Crawled caption data
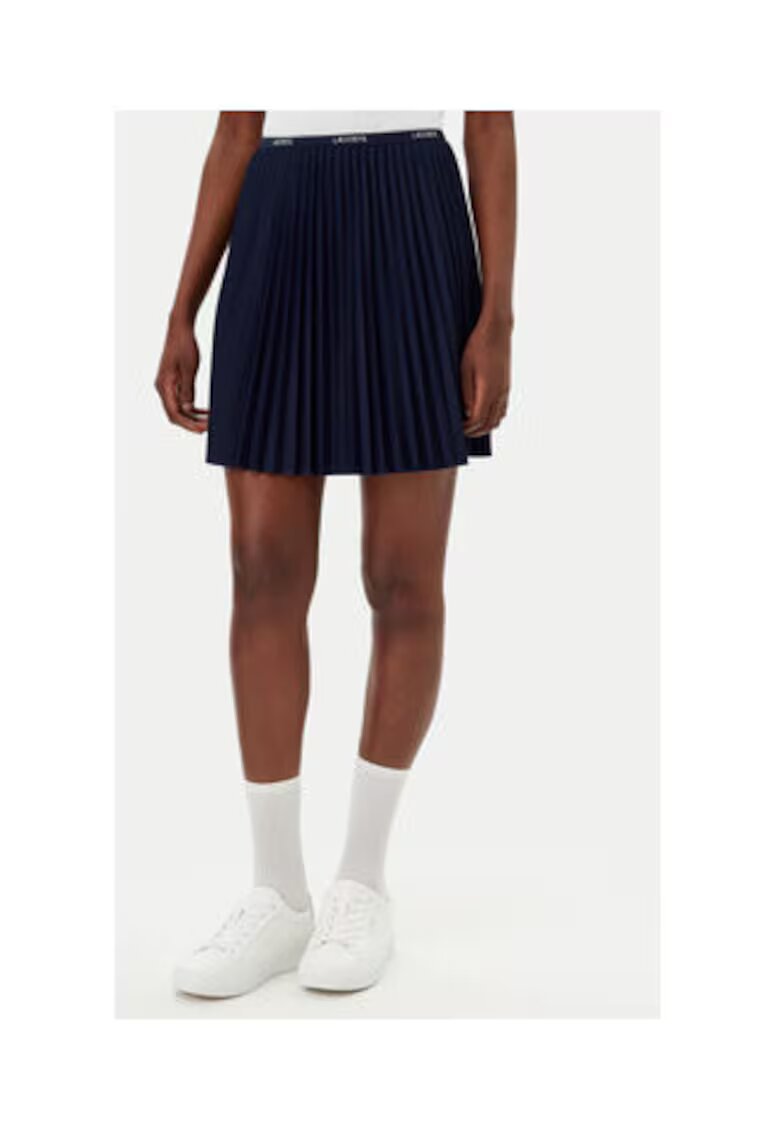 Lacoste Fusta JF1403 - poliester - bleumarin -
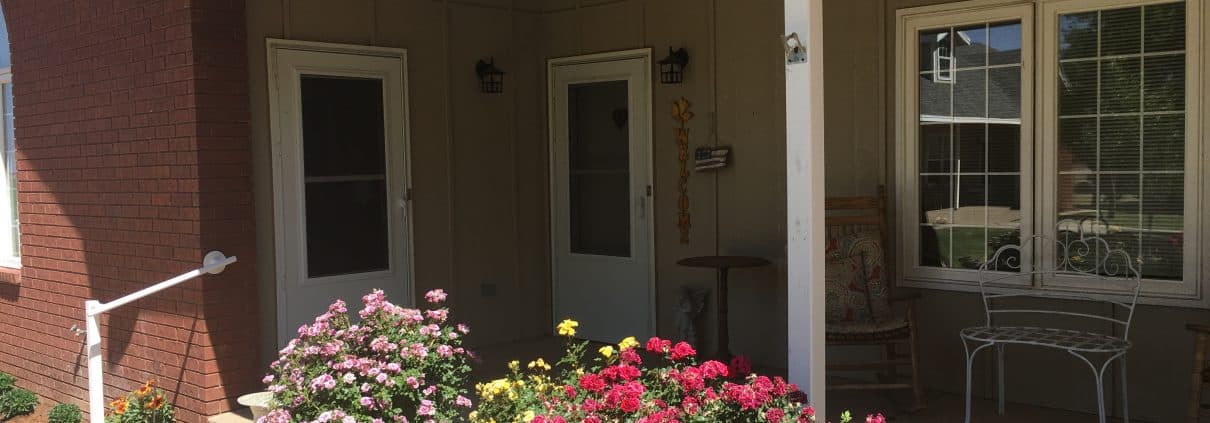 Resident room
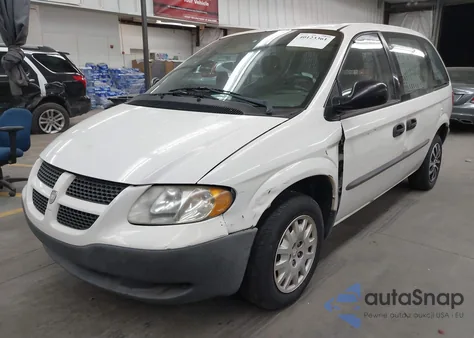 2003 Dodge Caravan Cv from USA, damaged, VIN 1D4GP21383B337820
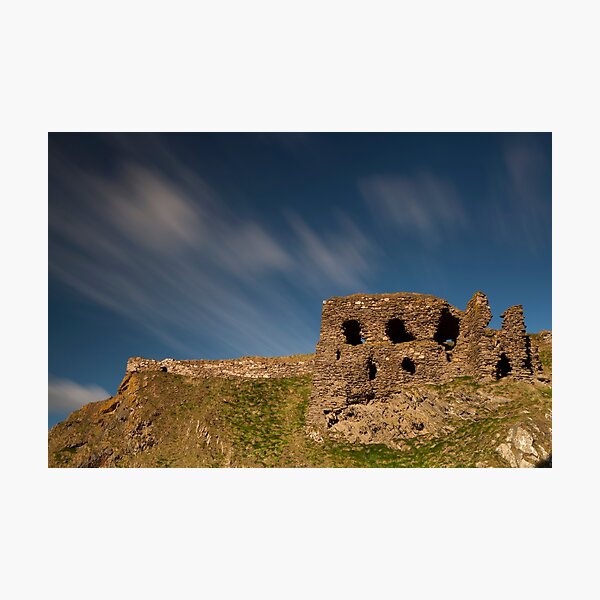 findlater castle Photographic Print
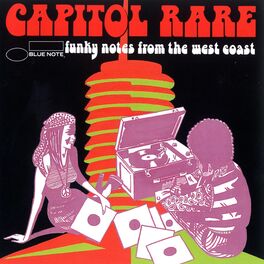 Album cover of Capitol Rare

» **WORK REQUEST**
Print exactly the line containing "Resident room" and every line after it through the final line above, and leave all pictures out.

» **PROBLEM SOLUTION**
 Resident room
 2003 Dodge Caravan Cv from USA, damaged, VIN 1D4GP21383B337820
 findlater castle Photographic Print
 Album cover of Capitol Rare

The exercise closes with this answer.